Exercise aim -
Answer these questions from the General Convention post:
1. Who posted it, and on what date?
2. Which two recent events does it name?
3. Which General Convention does it mention, and when did that convention occur relative to the Lambeth Conference?

Text excerpt -
□ □ □ □ □

Palestine Israel Network

Justice is Love in Action

The Impact of General Convention: What We Say Matters

Posted by:
Donna Hicks
August 16, 2022

The usual doldrums of summer have been roiled by two recent events that help us realize anew the place our Church has in the world and our part in it. The events are the Lambeth Conference and the latest of Israel’s recurring assaults on people of the Gaza Strip. These two events are wholly unconnected, but they represent what can happen in the world that may demand responses from The Episcopal Church (TEC). In these cases, the path to determining whether we respond and how we respond began at the 80th General Convention that occurred shortly before the Lambeth Conference convened.

□ □ □ □ □

[Extracted data entries]
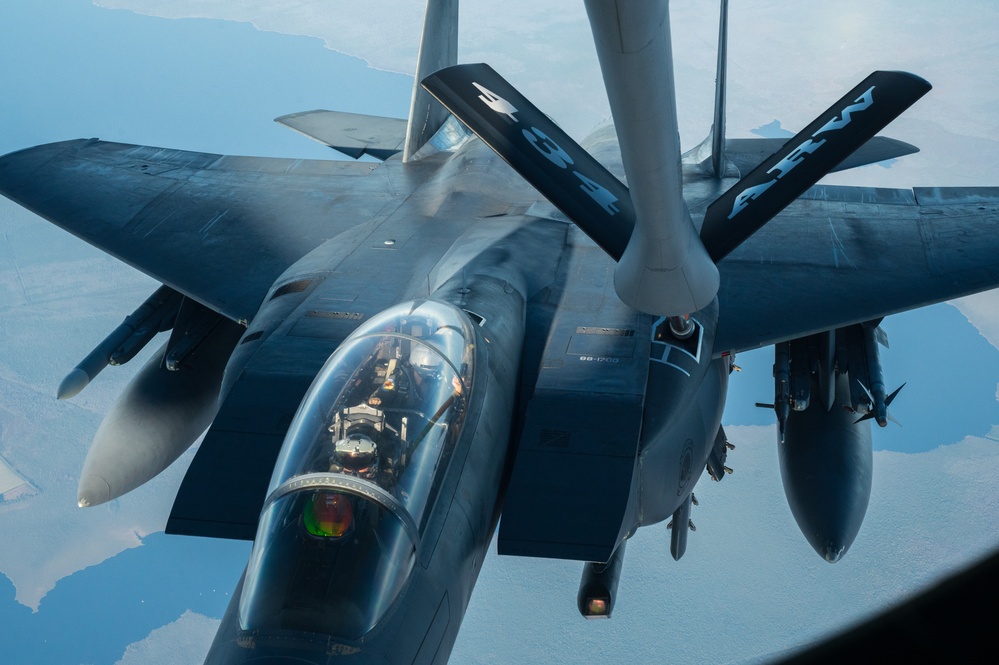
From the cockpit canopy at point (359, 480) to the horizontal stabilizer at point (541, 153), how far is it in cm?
116

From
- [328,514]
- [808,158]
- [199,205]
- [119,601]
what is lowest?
[119,601]

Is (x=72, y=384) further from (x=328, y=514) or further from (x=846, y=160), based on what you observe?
(x=846, y=160)

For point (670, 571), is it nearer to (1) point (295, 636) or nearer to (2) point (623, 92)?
(1) point (295, 636)

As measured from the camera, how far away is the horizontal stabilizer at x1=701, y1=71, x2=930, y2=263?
5.53 metres

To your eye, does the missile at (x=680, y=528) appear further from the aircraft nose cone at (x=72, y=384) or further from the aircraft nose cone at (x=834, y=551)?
the aircraft nose cone at (x=72, y=384)

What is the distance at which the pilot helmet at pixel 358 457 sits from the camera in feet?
14.9

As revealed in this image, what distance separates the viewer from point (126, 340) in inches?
376

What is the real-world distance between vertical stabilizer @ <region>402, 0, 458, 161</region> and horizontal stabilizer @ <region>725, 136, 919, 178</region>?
155 inches

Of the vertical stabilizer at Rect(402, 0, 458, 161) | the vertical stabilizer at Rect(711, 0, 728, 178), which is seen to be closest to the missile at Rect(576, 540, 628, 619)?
the vertical stabilizer at Rect(711, 0, 728, 178)

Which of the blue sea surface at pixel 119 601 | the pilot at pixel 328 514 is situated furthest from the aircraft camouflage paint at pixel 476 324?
the blue sea surface at pixel 119 601

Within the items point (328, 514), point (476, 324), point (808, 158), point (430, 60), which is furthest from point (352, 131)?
point (328, 514)

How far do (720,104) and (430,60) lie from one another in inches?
150

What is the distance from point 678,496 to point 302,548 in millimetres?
3344

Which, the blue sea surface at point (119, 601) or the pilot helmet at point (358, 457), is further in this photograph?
the blue sea surface at point (119, 601)
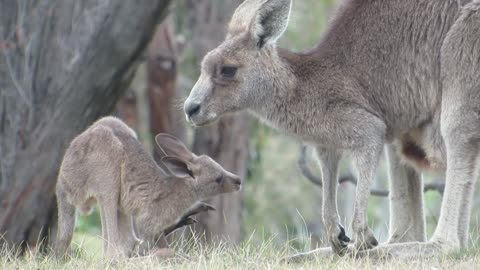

□ □ □ □ □

Solved exercise -
1. Donna Hicks, on August 16, 2022.
2. The Lambeth Conference and the latest of Israel's recurring assaults on people of the Gaza Strip.
3. The 80th General Convention, which occurred shortly before the Lambeth Conference convened.